La importancia fundamental del conocimiento para tratar algún tema y opinar con autoridad sobre él es aún mayor cuando se trata de problemas y situaciones complejos como los socioambientales, en los que interactúan multitud de disciplinas y variables provenientes de diversos campos del conocimiento como las ciencias sociales, las naturales, las económicas y la tecnología, en un marco de incertidumbre creciente, que resulta de la excesiva presión humana sobre los recursos y los ecosistemas del planeta. Los resultados de estas interacciones son muchas veces impredecibles desde una lógica lineal y disciplinar. Es por ello que en el mundo, las acciones y proyectos que tienen alto impacto sobre el medio ambiente y sobre la sociedad requieren estudios que combinan muchos campos del conocimiento, que implican análisis complejos y profundos y además, requieren del tiempo necesario para realizarlos y del concurso de especialistas en los diversos campos.
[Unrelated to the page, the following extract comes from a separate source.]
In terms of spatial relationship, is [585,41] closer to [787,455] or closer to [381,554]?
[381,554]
Como resultado de estos estudios, el Estado, en su carácter de administrador del medio ambiente como bien público, utiliza la licencia ambiental como instrumento que permite realizar una cierta actividad o desarrollar un proyecto bajo unas determinadas condiciones y restricciones, con el objeto de prevenir, reducir y compensar los impactos negativos que su ejecución pueda tener, o también prohibir su realización cuando sus efectos puedan ser tan graves o inciertos que colocan en riesgo el bienestar social y la salud de los ecosistemas de cuyos servicios éste depende. Es en este último escenario cuando debe aplicarse el denominado principio de precaución, que está vigente en la legislación colombiana.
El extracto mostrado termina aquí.